Managing disaster response is one of the most challenging aspects of the National Response System (NRS). The effectiveness of coordination between national, state, and local teams at the scene of the incident is a key to the successful response on disasters and other calamities (Occupational Safety and Health Administration, 2009). According to the ‘Disaster Recovery and Mitigation Handbook’, it is the job of the local government, to inform the Regional Emergency Operations Center about events or disasters that take place in their respective areas.
In this case, the Incident Commander carries out the responsibility (OES, 2004). This paper will briefly discuss the key functions in disaster preparedness and implementations. The review of literature will be the method in relating the analysis to the overall topical discussions. Literature review The Incident Command System (ICS) is the main tool used in the management of emergency response incidents.
For the local responders, who are usually the first to respond on the scene of the event, it is important that they understand the standards and concepts of the ICS. During times of disaster, the Incident Commander (IC) becomes the On-Scene Coordinator (OSC). Based on the Related OSHA Standards, the IC is tasked with assessing the situation or schedules a briefing with the past Incident Commander.
Likewise, the IC then meets with the command staff and section chiefs (Occupational Safety and Health Administration, 2009). Based on the procedures after meeting with the members of the disaster response team, the Incident Commander then determines all hazardous materials or circumstances and address them appropriately using site analysis, engineering controls, maximum exposure restrictions, guidelines on handling hazardous substances, and using new technologies (Occupational Safety and Health Administration, 2009).
It is the job of the Incident Commander to make sure that they trim down the number of emergency response staff, particularly in the areas where they will be exposed to site hazards. There should be a safety officer, who has the knowledge of operating procedures. When the designated safety officer deems that there is imminent danger, they can suspend or put an end to emergency activities (Occupational Safety and Health Administration, 2009).

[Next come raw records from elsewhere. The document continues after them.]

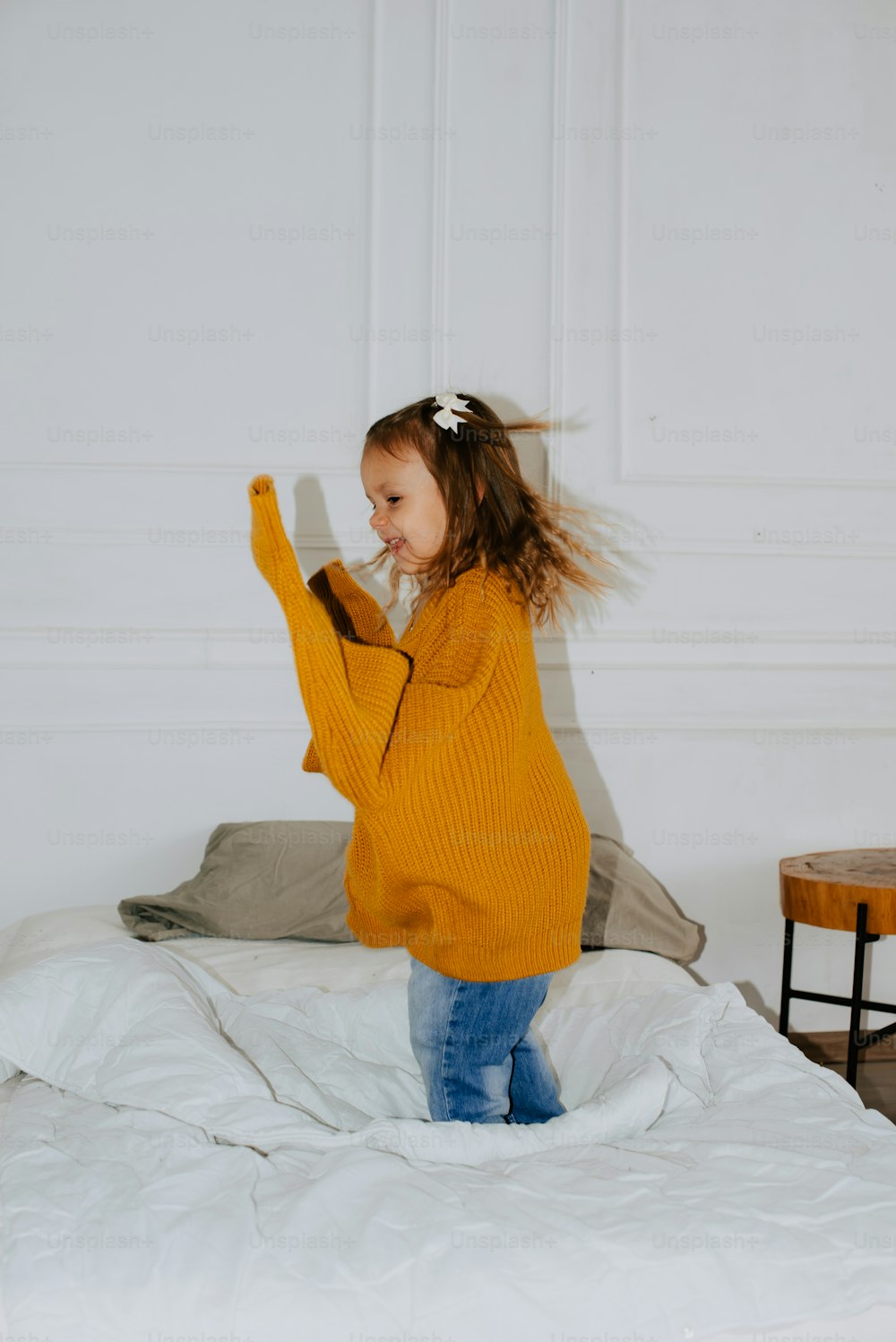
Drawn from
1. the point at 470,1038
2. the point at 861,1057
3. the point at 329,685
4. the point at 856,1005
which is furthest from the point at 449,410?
the point at 861,1057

In summary, it is the job of the Incident Commander to ensure safety first before anything else in any disaster or emergency situations. Before implementing any plan of action, the IC or On-Site Coordinator should see to it that the citizens should be out of danger or evacuated from the site. Likewise, the Incident Commander should ensure the safety of their team. They should always see to it that the plan of action is always in accordance with the standards set forth by the Occupational Safety and Health Administration. Data analysis
For better control and management of disasters, it is essential that each member of the Emergency Response Team should be well-prepared and properly trained. According to the OSHA, understanding and familiarity with the Incident Command System is the key to successful implementation of an emergency response. Planning for an incident should be done in advance of the event. This way, each member of the team can identify their roles and responsibilities during a certain emergency situation. Effective planning also includes conducting regular drills and practices.

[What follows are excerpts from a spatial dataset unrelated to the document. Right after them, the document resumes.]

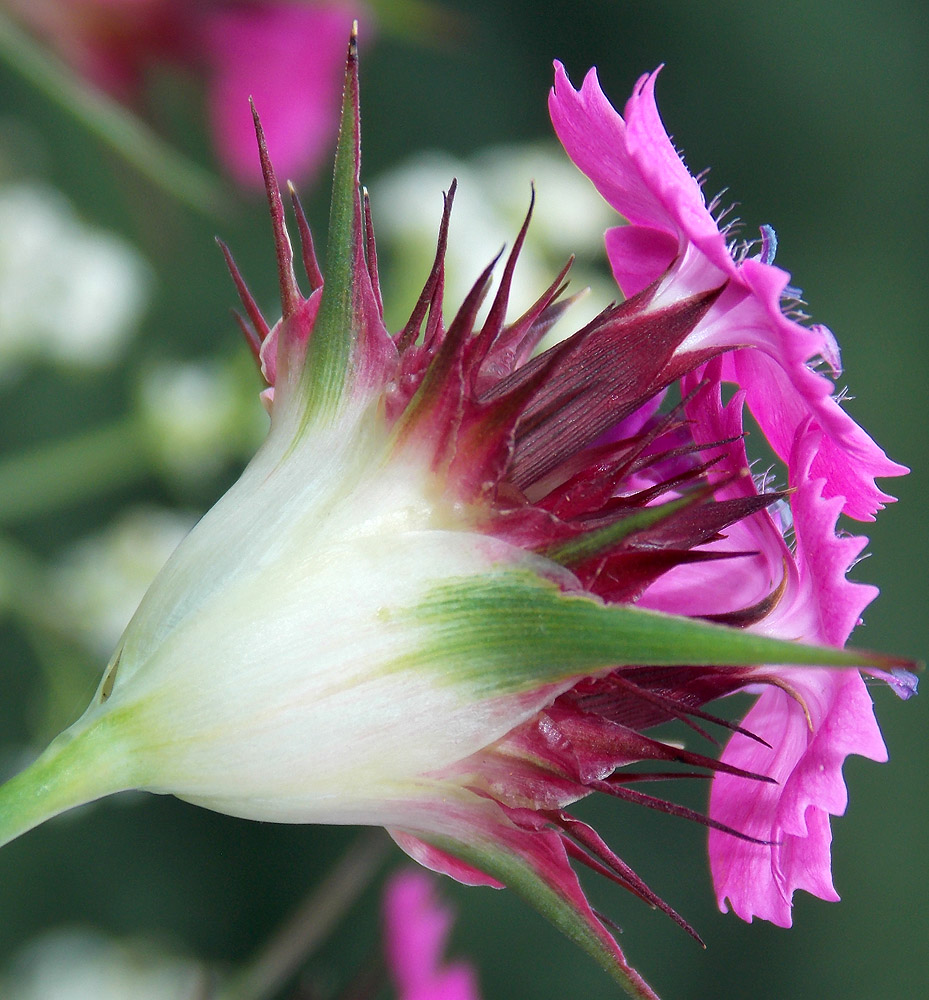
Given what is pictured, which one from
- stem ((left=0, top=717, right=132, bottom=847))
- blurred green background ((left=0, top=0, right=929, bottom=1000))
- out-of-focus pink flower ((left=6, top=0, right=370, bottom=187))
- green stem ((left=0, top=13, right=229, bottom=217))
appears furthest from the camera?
blurred green background ((left=0, top=0, right=929, bottom=1000))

Aside from that, the emergency response personnel should also have an idea of which agencies they need to coordinate with in times of disaster. Findings and conclusion Disaster preparedness can be more effective and efficient if members of emergency response team are adequately trained and familiar with the Internal Command System. There must be coordination between the national, state, and local emergency teams. In conclusion, the performance of the disaster management systems relies on systematic coordination of emergency response teams from one level to another.